Passage to read

WebRTC — Building Peer-to-Peer Video Call Architecture in the Browser
Posted on: 4/27/2026 10:18:36 AM
Table of contents
- 1. What is WebRTC and How Does It Work?
- 2. Signaling — The First Step WebRTC Doesn't Define
- 3. NAT Traversal — STUN, TURN and the ICE Framework
- 4. Media Pipeline — Codecs, Encryption and Adaptive Bitrate
- 5. Production Architecture — P2P, SFU and MCU
- 6. Open-Source SFUs — LiveKit, mediasoup and Janus
- 7. Encoded Transform — True End-to-End Encryption
- 8. Production Deployment — Reference Architecture
- 9. WebRTC Performance Optimization
- 10. Real-World Use Cases Beyond Video Calls
- Conclusion
Every day, billions of minutes of video calls happen on Google Meet, Zoom, Discord and hundreds of other apps — all running on the same foundation: WebRTC. This set of browser APIs enables direct peer-to-peer transmission of audio, video and arbitrary data without plugins, without Flash, without installing anything. This article dives deep into WebRTC architecture from network protocols to production deployment with SFU, helping you understand how to build large-scale real-time communication systems.
1. What is WebRTC and How Does It Work?

Supplied information
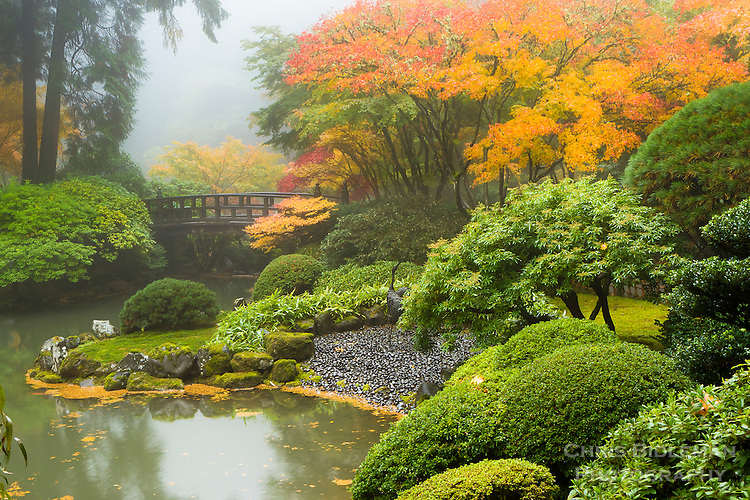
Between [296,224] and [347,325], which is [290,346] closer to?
[347,325]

Objective A
Copy the WebRTC article from "WebRTC — Building" to "- 1. What is WebRTC and How Does It Work?", changing "WebRTC" to "Web Real-Time Communication" everywhere it occurs.
Objective B
Write what comes next in the WebRTC article, picking up after its last line.

Final result A
Web Real-Time Communication — Building Peer-to-Peer Video Call Architecture in the Browser
Posted on: 4/27/2026 10:18:36 AM
Table of contents
- 1. What is Web Real-Time Communication and How Does It Work?

Final result B
WebRTC (Web Real-Time Communication) is a collection of W3C/IETF standard APIs and protocols that enable browsers and native apps to establish peer-to-peer connections for media and data transmission. Unlike the traditional client-server model, WebRTC allows two devices to communicate directly — reducing latency, saving server bandwidth and simplifying architecture for real-time use cases.
Three core WebRTC APIs in the browser:
- MediaStream (getUserMedia) — Access camera, microphone and screen capture
- RTCPeerConnection — Establish P2P connections, handle codecs, SRTP encryption and ICE candidate management
- RTCDataChannel — Arbitrary data channel (text, files, game state) over SCTP with reliable or unreliable mode
graph TD
A["getUserMedia()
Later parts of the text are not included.